United Nations Climate Week takes place this week in New York, and COP26 convenes in Glasgow at the end of October. During this important fall focus on environmental issues, I’ve also noticed that Advertising Week New York is “sandwiched” between the two climate forums. The proximity of the events made me wonder about the connection—or perhaps disconnection—between CMOs and climate issues.
Certainly, a global pandemic has not only changed how we live, but what we consider to be important. A study by Boston Consulting Group in July 2020, demonstrated that 70% of respondents admitted to being more aware now than before COVID-19 that human activity threatens the climate and that degradation of the environment, in turn, threatens human life.
A Pew Research Center survey conducted this past spring - before the summer season of wildfires, droughts, floods, and stronger-than-usual storms dominated global headlines - found widespread concern about the personal impact of global climate change. The survey spanned 17 advanced economies in North America, Europe and the Asia-Pacific region, and most citizens admitted that they were willing to change how they live and work to combat the effects of global warming.
This is significant. Across all 17 nations polled in the Pew study, a median of 34% were willing to consider “a lot of changes” to daily life as a response to climate change. This is a clarion call to marketers! The power of marketing can change people’s behaviors around sustainable activities—especially when they are so willing.
Without question, consumer expectations shape marketers’ actions, notably regarding the expanded responsibilities of brands. And consumers are sending marketers very loud messages. They want brands to be leaders in developing environmentally friendly products and services. They are also voting with their wallets. A 2020 Capgemini study found that 79% of consumers are changing their purchase preferences based on a brand’s social responsibility, inclusiveness, and environmental impact.

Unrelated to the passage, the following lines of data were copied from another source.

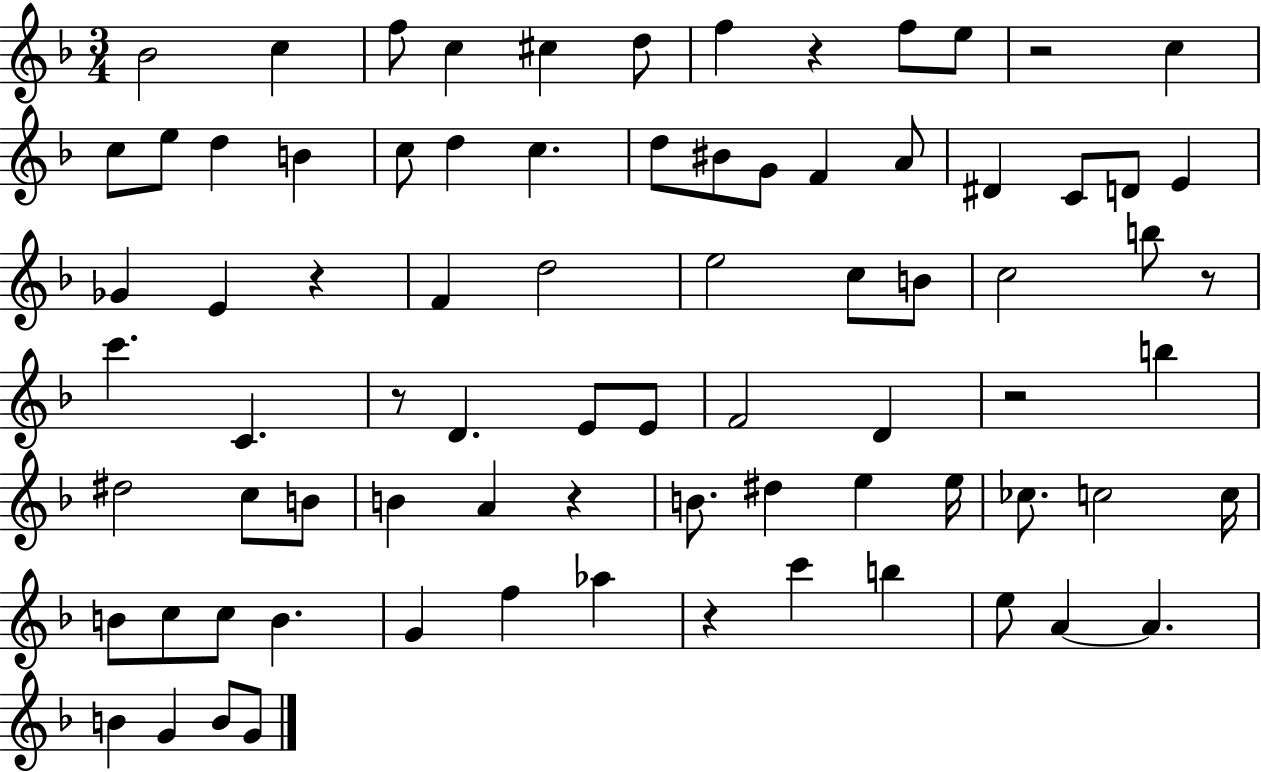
Bb4/h C5/q F5/e C5/q C#5/q D5/e F5/q R/q F5/e E5/e R/h C5/q C5/e E5/e D5/q B4/q C5/e D5/q C5/q. D5/e BIS4/e G4/e F4/q A4/e D#4/q C4/e D4/e E4/q Gb4/q E4/q R/q F4/q D5/h E5/h C5/e B4/e C5/h B5/e R/e C6/q. C4/q. R/e D4/q. E4/e E4/e F4/h D4/q R/h B5/q D#5/h C5/e B4/e B4/q A4/q R/q B4/e. D#5/q E5/q E5/s CES5/e. C5/h C5/s B4/e C5/e C5/e B4/q. G4/q F5/q Ab5/q R/q C6/q B5/q E5/e A4/q A4/q. B4/q G4/q B4/e G4/e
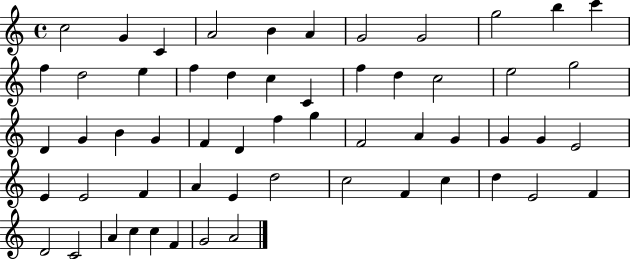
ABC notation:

X:1
T:Untitled
M:4/4
L:1/4
K:C
c2 G C A2 B A G2 G2 g2 b c' f d2 e f d c C f d c2 e2 g2 D G B G F D f g F2 A G G G E2 E E2 F A E d2 c2 F c d E2 F D2 C2 A c c F G2 A2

And it doesn’t end there. Enter the new “prove it” era. A 2021 Forrester study found that consumers are now asking brands go beyond just promoting their environmental worthiness to actually verifying that those claims are resulting in real change.
CMOs today say they want a meaningful seat at the C-Suite table. Ninety percent—yes, ninety—of CEOs state that sustainability is critical to a company’s success. Unfortunately, not enough marketers are leading the charge to ensure that an organization’s message is authentic, purposeful, and sustainable, so that it can be embraced by all stakeholders—within the corporation and throughout the world. If they don’t, they’ll soon be representing a commodity and not a brand.
“Sustainability can be defined in many ways. But one definition, at least to us, is about creating long-term value for your stakeholders. Marketing’s role is about articulating that value proposition to your customers. And I think that is that is what a lot of companies struggle with… When we accelerated communication about our sustainability goals, it fueled and inspired business transformation. By communicating this attractive destination, the future for the company, it inspired the business to accelerate change and helped grow the brand. Communication was one of the key drivers in making the change happen.”
There is a fundamental opportunity now to provide products and services that can meaningfully be a part of people’s lives. At Vertic, we believe that brands must change their focus from working to trigger an immediate sale to understanding a customer’s lifestyle and aspirations—and many consumers now want to do something every day to make a difference through sustainable actions and routines. We call this framework Share of Life®. Weaving your brand into the fabric of your customer’s day is the ultimate interconnection between brand and customer. Share of Life® can answer today’s call to marketers seeking to make a positive environmental impact. Yes, connect the CMO with Climate.